My Lesson About Attachment

doctor
I recently read an essay in, “The Best Buddhist Writing 2007,” by Michael S. Krasner, M.D.. He is a professor of internal medicine at the University of Rochester Medical Center, and is trained in Zen and Mindfulness-Stress Based Reduction (MSBR).

He uses his training to access the needs of his patients by staying present without judgment, meaning he takes the time to not only listen to his patients, he also observes them.
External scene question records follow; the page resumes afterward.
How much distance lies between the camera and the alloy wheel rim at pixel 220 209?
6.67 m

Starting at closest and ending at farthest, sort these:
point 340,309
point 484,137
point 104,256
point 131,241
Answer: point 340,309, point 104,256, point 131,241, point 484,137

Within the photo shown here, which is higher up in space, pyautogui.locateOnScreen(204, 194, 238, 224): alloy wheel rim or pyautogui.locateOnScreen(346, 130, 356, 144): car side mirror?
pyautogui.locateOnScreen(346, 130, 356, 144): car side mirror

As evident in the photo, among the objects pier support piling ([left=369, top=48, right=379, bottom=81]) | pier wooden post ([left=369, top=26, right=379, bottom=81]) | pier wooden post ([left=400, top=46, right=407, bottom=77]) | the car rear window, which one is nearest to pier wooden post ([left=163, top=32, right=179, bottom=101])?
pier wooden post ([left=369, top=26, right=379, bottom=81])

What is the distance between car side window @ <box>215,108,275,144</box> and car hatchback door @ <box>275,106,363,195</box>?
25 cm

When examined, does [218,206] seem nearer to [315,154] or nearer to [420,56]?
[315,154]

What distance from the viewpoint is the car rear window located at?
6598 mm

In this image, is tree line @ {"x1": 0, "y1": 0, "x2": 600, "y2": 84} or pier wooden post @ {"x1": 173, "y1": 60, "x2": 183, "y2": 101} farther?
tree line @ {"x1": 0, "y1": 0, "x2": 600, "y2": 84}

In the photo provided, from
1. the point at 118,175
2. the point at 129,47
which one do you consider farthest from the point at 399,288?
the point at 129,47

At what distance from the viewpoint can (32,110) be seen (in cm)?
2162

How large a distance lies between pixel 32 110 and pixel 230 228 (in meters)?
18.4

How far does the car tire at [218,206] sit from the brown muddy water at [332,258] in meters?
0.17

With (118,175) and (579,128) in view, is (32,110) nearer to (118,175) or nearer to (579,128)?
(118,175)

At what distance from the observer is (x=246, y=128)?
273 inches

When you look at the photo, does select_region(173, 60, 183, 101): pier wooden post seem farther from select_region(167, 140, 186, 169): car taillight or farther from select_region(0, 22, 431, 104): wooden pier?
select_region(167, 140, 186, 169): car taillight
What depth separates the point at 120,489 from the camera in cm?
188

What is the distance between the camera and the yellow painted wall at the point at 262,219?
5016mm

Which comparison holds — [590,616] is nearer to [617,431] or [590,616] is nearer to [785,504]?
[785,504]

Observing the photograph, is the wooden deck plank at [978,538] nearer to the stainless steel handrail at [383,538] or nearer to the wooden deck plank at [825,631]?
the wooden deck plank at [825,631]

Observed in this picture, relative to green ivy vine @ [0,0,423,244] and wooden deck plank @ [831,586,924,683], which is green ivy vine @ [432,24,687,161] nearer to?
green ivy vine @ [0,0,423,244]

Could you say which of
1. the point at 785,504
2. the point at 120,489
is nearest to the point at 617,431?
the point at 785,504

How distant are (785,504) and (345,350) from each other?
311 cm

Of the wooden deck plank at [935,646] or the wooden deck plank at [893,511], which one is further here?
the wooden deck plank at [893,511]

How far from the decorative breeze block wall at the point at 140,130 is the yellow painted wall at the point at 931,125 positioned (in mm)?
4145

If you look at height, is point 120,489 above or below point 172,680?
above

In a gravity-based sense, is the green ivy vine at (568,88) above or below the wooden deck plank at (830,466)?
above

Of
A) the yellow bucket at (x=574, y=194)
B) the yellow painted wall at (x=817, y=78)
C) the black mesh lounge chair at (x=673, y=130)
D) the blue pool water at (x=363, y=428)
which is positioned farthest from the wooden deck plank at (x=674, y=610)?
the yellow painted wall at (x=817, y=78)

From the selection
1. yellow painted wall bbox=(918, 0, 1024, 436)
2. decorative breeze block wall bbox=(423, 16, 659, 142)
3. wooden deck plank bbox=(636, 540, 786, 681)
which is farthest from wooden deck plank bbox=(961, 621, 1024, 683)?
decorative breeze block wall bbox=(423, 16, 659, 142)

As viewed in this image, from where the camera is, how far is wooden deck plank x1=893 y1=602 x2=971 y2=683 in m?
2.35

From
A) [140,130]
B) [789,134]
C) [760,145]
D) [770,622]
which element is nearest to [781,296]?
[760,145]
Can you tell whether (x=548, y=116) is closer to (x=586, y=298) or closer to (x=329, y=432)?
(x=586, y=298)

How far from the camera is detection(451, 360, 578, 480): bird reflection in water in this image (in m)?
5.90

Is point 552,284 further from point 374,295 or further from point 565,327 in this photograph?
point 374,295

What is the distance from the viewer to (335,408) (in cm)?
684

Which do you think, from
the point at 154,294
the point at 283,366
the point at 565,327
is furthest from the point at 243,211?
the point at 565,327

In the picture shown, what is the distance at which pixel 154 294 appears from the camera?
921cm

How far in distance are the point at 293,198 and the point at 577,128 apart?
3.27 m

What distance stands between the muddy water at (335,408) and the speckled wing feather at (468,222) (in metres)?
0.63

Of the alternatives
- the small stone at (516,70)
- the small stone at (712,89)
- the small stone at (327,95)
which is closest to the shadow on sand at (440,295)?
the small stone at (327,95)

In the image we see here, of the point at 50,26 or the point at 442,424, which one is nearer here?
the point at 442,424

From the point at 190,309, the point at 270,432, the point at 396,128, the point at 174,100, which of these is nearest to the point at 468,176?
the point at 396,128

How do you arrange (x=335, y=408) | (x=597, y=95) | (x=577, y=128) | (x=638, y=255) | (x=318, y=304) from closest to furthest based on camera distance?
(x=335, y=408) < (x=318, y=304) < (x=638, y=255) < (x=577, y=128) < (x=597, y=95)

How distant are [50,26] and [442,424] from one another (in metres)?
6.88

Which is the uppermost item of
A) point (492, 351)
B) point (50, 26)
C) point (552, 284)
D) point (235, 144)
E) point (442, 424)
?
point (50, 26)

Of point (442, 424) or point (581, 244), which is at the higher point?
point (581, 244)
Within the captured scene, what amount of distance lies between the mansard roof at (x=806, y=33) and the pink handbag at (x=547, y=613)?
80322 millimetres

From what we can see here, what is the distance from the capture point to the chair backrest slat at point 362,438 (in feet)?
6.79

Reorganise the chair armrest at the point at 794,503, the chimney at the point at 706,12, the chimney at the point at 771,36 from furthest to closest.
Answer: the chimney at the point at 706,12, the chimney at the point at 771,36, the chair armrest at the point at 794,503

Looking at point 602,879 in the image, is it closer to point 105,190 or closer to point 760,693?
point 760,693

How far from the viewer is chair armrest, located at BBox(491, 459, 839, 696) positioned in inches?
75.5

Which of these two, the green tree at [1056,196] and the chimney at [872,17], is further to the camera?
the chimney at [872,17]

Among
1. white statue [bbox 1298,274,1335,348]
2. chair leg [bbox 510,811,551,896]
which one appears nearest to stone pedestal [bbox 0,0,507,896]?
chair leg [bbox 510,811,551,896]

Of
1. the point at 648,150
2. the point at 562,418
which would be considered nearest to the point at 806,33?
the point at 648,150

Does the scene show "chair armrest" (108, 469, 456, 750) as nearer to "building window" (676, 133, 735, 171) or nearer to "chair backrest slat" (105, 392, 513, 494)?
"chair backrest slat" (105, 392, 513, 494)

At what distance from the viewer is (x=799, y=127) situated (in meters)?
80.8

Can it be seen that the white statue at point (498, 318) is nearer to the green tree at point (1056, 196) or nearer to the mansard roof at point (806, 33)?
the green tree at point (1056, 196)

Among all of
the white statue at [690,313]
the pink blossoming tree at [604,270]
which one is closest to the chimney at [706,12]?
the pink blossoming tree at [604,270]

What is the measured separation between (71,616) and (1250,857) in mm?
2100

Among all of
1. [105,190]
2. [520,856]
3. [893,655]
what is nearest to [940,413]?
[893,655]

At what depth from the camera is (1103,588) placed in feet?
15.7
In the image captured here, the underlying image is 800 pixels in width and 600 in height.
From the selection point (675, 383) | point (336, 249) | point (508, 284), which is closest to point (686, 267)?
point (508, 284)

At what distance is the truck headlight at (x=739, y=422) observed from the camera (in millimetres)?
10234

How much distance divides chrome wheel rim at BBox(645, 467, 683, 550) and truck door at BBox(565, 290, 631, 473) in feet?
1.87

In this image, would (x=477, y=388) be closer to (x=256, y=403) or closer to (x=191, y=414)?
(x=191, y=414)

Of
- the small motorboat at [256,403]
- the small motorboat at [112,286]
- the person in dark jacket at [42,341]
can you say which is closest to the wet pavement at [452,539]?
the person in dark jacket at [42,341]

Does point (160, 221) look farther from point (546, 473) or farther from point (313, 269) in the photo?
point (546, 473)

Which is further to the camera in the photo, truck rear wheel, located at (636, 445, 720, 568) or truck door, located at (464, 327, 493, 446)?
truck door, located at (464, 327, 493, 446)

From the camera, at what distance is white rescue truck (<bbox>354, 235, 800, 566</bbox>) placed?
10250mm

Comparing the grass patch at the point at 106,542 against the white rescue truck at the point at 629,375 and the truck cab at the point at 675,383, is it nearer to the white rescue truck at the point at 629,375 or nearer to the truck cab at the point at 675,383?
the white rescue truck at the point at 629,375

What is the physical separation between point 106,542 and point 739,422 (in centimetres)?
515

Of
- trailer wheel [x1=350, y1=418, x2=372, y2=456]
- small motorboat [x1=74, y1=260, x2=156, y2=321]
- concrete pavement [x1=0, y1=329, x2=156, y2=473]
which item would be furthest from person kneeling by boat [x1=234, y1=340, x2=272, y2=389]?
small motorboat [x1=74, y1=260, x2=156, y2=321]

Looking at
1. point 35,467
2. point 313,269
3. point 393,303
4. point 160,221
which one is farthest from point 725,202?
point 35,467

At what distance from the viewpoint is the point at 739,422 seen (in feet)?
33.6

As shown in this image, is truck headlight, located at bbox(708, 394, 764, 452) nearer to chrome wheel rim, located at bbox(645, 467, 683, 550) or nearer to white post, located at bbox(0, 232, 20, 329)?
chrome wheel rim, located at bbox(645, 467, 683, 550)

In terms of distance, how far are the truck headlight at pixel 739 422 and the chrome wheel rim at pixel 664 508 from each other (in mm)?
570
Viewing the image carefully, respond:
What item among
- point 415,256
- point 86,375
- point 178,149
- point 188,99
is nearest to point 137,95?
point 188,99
That’s an extraordinary thing for a doctor to do, since they typically see fifty patients a day. He wrote how he reminds his medical students how easy it is to “miss the forest for the trees” when diagnosing a patient’s illness.

He went on to write about how many times there is an attachment for a certain outcome when it comes to end-of-life-care. He gained this insight from observing the reactions of  patients’ families. Many of us expect our loved ones (and ourselves) to experience a “good death” and sometimes that is not what happens. The example he gave was a family who knew their loved one was dying but wanted any issues resulting from his declining health to be addressed, in other words, they wanted his problems to be “fixed.” They focused on the patient’s weight loss, lack of energy, no motivation to exercise and blood sugar levels. “It seemed it would be acceptable for him to die only if the problems were successfully addressed.”  The family reacted as though the patient was failing them. They didn’t see the bigger picture of the dying process, which included the patient’s physical and psychological state. The patient’s symptoms were normal for his state of health. When the family understood this they were able to shift their focus and care for their loved one with a fuller presence.

This got me to thinking back about the patient I was frustrated with last week. I wanted him to eat a snack because he was dropping so much weight. He refused to even drink an Ensure and I believed he was just acting stubborn (for whatever reason) — but what if I was wrong?  Maybe he knows he is dying. I do think we all have that little voice inside of us that let’s us know when our body is ready to go. Maybe his refusing to eat is part of his end-of-life process. I am willing to bet his doctor knows what’s happening, even if his loved ones and myself doesn’t want him to give up.

I tend to get attached to patients and I know that is not good for me. I know there is a percentage of patients who do not get well. I am attached to the outcome and Buddhism teaches us to not get attached (to anything) it leads to suffering and it all boils down to Impermanence. Nothing, absolutely nothing lasts forever (except maybe that box of Twinkies). And who wants to live forever anyway? Did you ever watch the movie “Death Becomes Her?” It’s about two women who want to live forever and all the challenges that come with it.

Our limited time on this planet is a reminder to do stuff now. Don’t wait because we might not be around to enjoy the experience.

I plan to go back to the infusion center tomorrow with “fresh eyes.” I won’t push anyone anymore to do what I think is right for them. What was right for me might not work for someone else. I will let go of attachment and just be with that person in the present moment because that’s all we really have anyway. It’s all about living in the “now.”